来週から東京と大阪のブノワで、ジェーム・パリと銘打った、特別料理会が行われる。
アラン・デュカスお気に入りの、パリの店200軒を紹介した「J‘AME PARI」より抜粋した4軒が、日本で料理フェアを来年1月まで行う。
ビストロあり、食材店あり、ブーランジェリーあり。
第一回は、パリのオリーブを中心とした食材店「ラ・テット・ダン・レ・ゾリーフ」。
テーブルの上には、オリーブが2種類置かれている。
浅漬けは、太陽を浴びて育った実の、溌剌としたうま味が舌を刺す。
いっぽう古漬けは、苦みや複雑味が滲み出て、いつまでも舌の上で転がしておきたい味わいである。
よほど厳選しているのだろう。いずれもめったに出会わぬ肉厚で、シチリア出身だという店主の、オリーブに対する深い愛情が伝わってきて嬉しくなる。
タラのブランタードのしみじみとしたうま味と半熟玉子が出会った味わいに、メロン香がし、コクが丸く深いオリーブ油“ビアンコリッナ”とオレガノを混ぜたソースの複雑香が、南の太陽をアクセントする。
ホロホロ鶏のコクとオリーブの酸味が共鳴するフリカッセには、香り高い乾燥バジルを使ったニョッキが添えられる。

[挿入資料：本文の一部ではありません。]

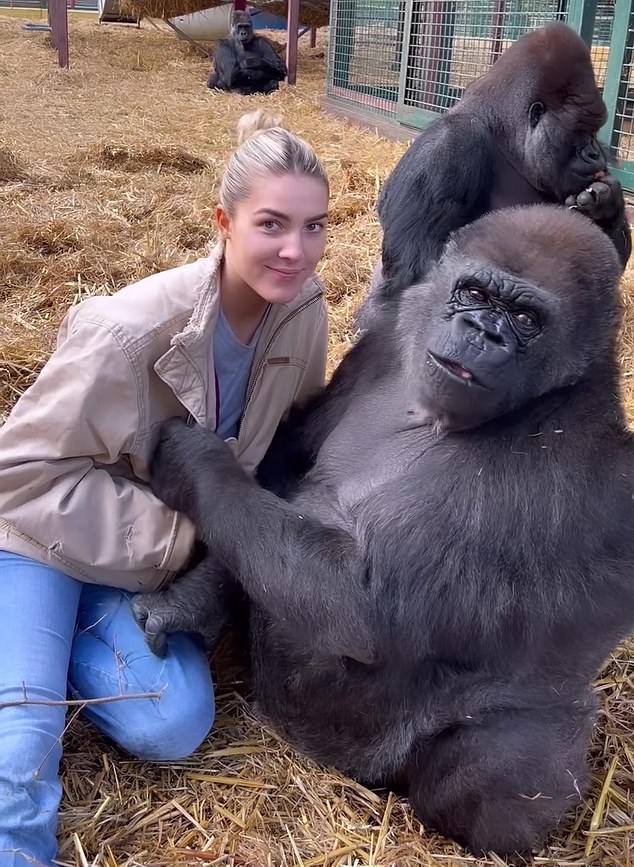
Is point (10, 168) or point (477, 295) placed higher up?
point (477, 295)

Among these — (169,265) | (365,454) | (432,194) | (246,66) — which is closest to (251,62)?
(246,66)

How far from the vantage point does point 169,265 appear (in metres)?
5.24

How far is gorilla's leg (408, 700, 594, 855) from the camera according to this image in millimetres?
2238

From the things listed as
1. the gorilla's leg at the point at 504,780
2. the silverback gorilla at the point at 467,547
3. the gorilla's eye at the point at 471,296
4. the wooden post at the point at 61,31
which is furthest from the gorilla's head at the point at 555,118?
the wooden post at the point at 61,31

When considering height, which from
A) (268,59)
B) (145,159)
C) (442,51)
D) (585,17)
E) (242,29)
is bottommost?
(145,159)

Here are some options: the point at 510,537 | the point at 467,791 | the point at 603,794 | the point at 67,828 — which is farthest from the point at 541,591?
the point at 67,828

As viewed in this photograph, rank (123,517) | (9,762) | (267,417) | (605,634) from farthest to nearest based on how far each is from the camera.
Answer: (267,417)
(123,517)
(605,634)
(9,762)

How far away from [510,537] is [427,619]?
27cm

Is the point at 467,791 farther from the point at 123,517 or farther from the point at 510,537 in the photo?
the point at 123,517

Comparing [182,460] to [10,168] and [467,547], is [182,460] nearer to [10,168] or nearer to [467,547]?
[467,547]

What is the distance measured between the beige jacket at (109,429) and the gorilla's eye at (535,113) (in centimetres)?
196

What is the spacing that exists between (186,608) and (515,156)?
247 centimetres

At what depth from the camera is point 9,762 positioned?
6.79 ft

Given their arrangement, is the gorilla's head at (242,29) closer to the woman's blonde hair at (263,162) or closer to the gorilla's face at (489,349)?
the woman's blonde hair at (263,162)
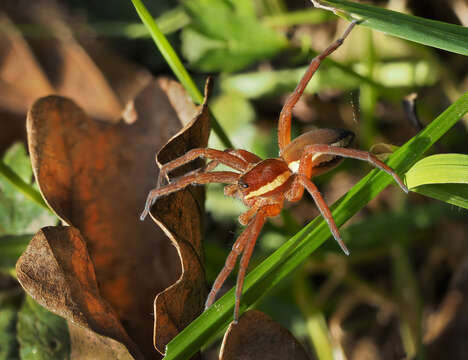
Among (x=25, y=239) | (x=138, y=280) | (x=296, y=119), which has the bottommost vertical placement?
(x=296, y=119)

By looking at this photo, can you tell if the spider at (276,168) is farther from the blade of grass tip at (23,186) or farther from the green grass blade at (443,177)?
the blade of grass tip at (23,186)

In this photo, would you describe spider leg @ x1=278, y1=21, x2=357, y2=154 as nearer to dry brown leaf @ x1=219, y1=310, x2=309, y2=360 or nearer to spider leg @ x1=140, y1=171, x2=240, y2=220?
spider leg @ x1=140, y1=171, x2=240, y2=220

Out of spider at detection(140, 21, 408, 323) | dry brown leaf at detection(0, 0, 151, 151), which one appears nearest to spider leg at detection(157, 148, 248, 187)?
spider at detection(140, 21, 408, 323)

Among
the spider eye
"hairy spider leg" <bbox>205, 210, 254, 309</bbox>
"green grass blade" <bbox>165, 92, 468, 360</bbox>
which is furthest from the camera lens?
the spider eye

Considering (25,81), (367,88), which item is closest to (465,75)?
(367,88)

最後はオリーブオイルのアイスにピーチメルバ、ベリーとオリーブオイルのソースがけ。
フレッシュ感を保つオリーブオイルの華やかな香りが、デセールを少し妖艶に演出する。
どの皿も、様々な食材を使いながらも、オリーブ及びオイルに敬意を払った料理で、食後には、最高品質のオリーブならではの雑味のないピュアが、深く刻まれる。
来週は店主も来日するというから、楽しみである。